Identification and analysis of vacuolar proteins is crucial for comprehending the role of vacuoles, yet only one report each on grapes [52] and figs [51] is available for vacuolar proteomic analysis among fruit crops. The unique characteristics of citrus juice sacs present a significant challenge in the isolation of vacuoles. To overcome this, we developed the following steps to obtain sufficient intact vacuoles. First, it is essential to ensure sufficient cleavage of the juice sacs to induce complete exposure of the cells to enzymatic digestion, which facilitates obtaining a higher yield of protoplasts (Fig. 2A; Fig. S2; see online supplementary material). Second, higher concentrations of cellulase (2%) and macerozyme enzymes (1%) can significantly reduce the enzymatic digestion time, thereby ensuring maximum protoplast freshness. Subsequently, the vacuole was released from the protoplasts by absorbing water and rupturing in a buffer solution with an appropriately low osmolarity (Fig. 2B). In addition, low temperatures during this process are necessary to maintain vacuole integrity. Finally, optimal centrifugation condition (2600 × g for 15 min) facilitates the aggregation of individual vesicles in medium with varying density gradients (Fig. S2, see online supplementary material). It is worth noting that the vacuoles in citrus flesh appear to be larger than those in Arabidopsis [47], beet root [23], or fig [51], which is consistent with the juicy nature of citrus flesh (Fig. 2C).

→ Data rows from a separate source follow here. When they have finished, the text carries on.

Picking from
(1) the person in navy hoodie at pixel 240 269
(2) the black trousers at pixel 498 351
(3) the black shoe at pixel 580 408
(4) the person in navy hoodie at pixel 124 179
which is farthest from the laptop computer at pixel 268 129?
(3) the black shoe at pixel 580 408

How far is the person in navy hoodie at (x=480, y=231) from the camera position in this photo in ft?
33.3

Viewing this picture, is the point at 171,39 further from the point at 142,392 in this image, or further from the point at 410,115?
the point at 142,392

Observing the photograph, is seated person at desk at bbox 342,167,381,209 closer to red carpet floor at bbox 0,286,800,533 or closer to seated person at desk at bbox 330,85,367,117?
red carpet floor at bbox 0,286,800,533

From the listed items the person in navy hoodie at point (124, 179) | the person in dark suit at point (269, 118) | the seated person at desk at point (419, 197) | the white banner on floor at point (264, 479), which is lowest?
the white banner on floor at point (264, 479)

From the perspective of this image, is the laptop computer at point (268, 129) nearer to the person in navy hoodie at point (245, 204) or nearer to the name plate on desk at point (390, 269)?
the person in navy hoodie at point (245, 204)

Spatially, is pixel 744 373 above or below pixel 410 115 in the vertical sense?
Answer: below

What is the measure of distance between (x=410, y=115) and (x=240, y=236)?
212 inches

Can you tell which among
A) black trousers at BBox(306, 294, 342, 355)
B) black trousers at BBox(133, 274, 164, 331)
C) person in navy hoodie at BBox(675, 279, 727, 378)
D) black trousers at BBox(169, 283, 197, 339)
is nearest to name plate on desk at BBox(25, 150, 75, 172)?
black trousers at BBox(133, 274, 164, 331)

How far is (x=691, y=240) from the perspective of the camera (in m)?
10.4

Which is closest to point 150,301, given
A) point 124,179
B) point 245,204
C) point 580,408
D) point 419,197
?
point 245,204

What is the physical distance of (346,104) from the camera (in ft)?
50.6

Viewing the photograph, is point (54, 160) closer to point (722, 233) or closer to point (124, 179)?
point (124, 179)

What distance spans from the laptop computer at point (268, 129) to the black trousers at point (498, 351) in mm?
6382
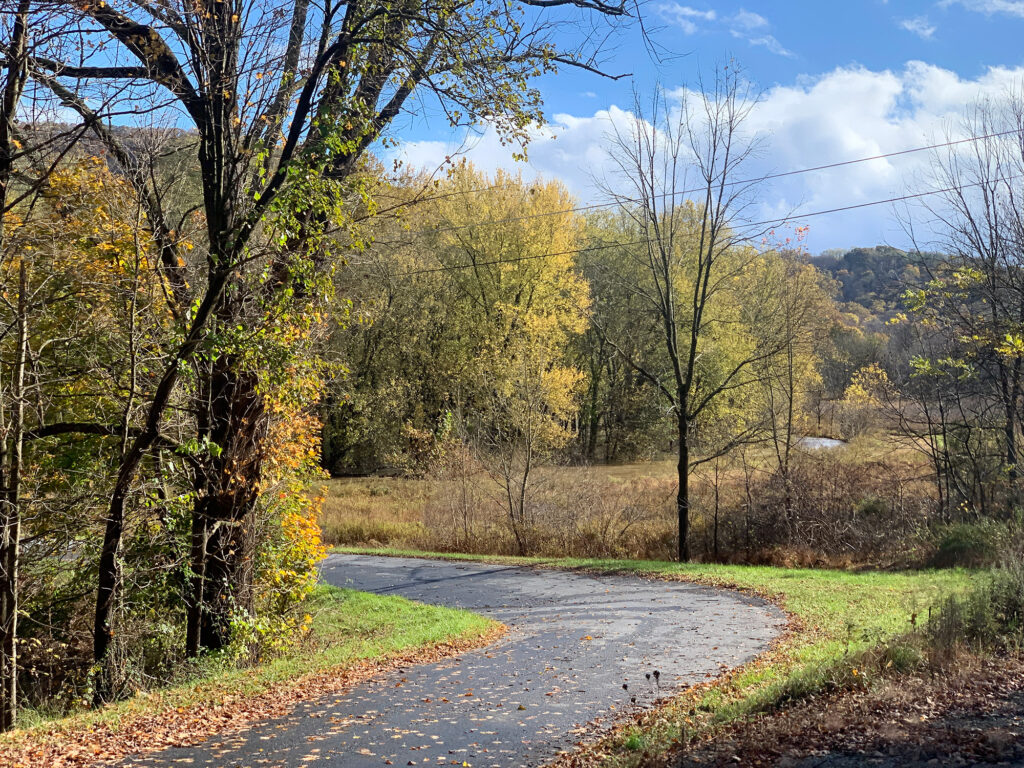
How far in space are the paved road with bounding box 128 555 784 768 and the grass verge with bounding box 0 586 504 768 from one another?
446mm

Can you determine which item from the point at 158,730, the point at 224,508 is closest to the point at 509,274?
the point at 224,508

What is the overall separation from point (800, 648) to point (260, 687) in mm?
6481

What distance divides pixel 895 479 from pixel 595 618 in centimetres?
1290

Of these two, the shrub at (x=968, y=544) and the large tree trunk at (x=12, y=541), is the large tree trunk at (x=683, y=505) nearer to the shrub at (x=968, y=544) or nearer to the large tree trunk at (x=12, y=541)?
the shrub at (x=968, y=544)

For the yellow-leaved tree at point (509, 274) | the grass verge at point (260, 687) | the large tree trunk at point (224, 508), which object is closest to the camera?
the grass verge at point (260, 687)

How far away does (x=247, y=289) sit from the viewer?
388 inches

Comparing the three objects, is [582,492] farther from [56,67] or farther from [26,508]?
[56,67]

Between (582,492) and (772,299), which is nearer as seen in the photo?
(582,492)

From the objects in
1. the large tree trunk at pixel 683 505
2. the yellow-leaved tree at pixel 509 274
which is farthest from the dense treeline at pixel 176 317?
the yellow-leaved tree at pixel 509 274

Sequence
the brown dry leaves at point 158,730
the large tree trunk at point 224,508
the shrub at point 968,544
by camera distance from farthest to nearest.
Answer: the shrub at point 968,544, the large tree trunk at point 224,508, the brown dry leaves at point 158,730

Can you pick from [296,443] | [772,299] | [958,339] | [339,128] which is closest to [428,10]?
[339,128]

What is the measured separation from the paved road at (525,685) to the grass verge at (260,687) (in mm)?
446

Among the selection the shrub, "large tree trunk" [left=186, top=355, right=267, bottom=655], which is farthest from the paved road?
the shrub

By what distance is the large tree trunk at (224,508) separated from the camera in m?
10.5
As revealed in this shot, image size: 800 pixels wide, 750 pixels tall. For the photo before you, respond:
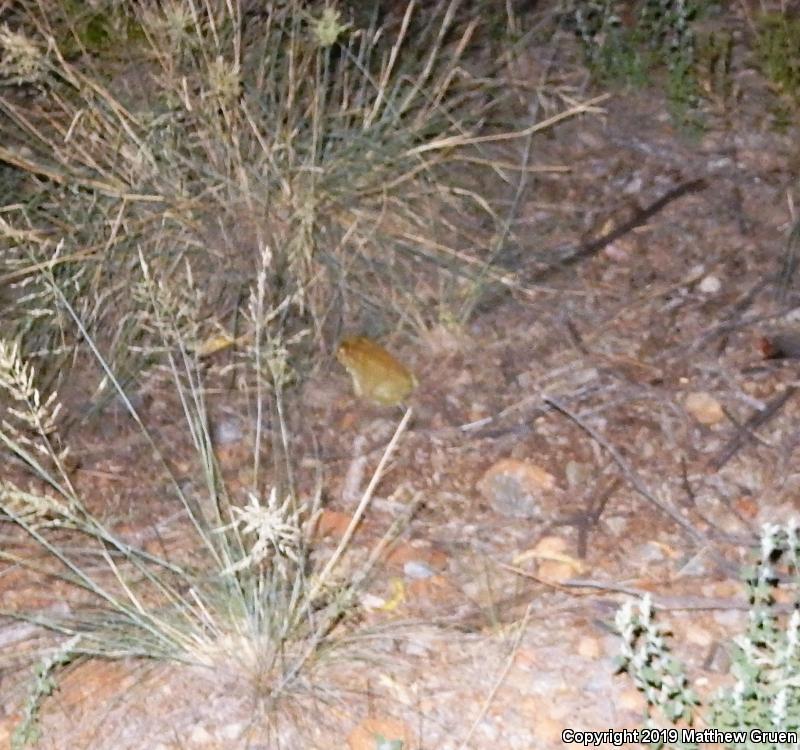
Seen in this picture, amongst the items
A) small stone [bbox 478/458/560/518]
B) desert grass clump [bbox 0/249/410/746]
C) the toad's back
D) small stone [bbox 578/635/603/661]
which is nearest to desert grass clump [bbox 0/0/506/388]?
the toad's back

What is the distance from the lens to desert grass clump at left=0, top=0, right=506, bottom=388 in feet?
8.79

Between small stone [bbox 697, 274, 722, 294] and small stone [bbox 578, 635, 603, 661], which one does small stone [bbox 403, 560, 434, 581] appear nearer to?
small stone [bbox 578, 635, 603, 661]

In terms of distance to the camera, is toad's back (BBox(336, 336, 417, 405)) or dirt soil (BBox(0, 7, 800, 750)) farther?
toad's back (BBox(336, 336, 417, 405))

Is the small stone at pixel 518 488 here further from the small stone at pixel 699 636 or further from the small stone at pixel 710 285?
the small stone at pixel 710 285

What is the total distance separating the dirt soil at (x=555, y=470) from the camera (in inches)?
73.5

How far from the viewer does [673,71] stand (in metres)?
3.07

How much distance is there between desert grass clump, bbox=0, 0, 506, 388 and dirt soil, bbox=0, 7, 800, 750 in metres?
0.18

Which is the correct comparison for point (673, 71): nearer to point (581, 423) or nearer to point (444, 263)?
point (444, 263)

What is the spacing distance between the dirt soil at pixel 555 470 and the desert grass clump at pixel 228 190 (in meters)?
0.18

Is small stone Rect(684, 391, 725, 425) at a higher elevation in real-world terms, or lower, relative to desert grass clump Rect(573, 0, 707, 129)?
lower

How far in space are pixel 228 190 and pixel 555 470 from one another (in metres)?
0.96

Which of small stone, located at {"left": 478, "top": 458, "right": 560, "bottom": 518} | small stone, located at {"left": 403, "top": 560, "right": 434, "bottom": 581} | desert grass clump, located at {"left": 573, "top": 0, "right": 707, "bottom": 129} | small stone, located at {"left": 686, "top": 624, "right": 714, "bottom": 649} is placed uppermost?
desert grass clump, located at {"left": 573, "top": 0, "right": 707, "bottom": 129}

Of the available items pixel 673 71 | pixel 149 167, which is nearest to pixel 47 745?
pixel 149 167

By using this protocol, we isolated flesh vacuoles from three type of citrus, tangerine, sweet orange, and pomelo, indicating the suitability of this scheme for most types of citrus.

The assurance of vacuole sample purity is essential for facilitating subsequent analysis. However, complete removal of the small amount of plasma membrane attached to the vacuole was not possible due to interdependence among organelles. The presence of a weak PIP signal suggests that trace amounts of plasma membrane fragments still remain in the vacuolar preparations (Fig. 2D), which aligns with findings from previous studies [61]. Finally, a total of 4931 non-redundant proteins were identified in vacuole samples from six different citrus samples, which greatly surpasses the number of proteins that can be obtained using vacuolar membranes as materials [47, 50]. This comprehensive identification facilitates a deeper understanding of citrus vacuole functions such as energy metabolism, transmembrane transport and protein modifications. Among them, energy metabolism serves as the foundation of vital activities and a prerequisite for the transmembrane transport of organic substances. Meanwhile, transporters shuttle metabolites across membranes, which are regulated by modifications such as phosphorylation. That is why some phosphorylated proteins also have been detected in vacuole proteome data. Additionally, during development, fruit cells transition from increasing numbers to expanding size with a concomitant change in the expression pattern of associated proteins, which leads to the degradation of cytokinesis-associated proteins and the generation of new proteins, as observed in apple [45], grape [52], fig [51], and decalepis [62].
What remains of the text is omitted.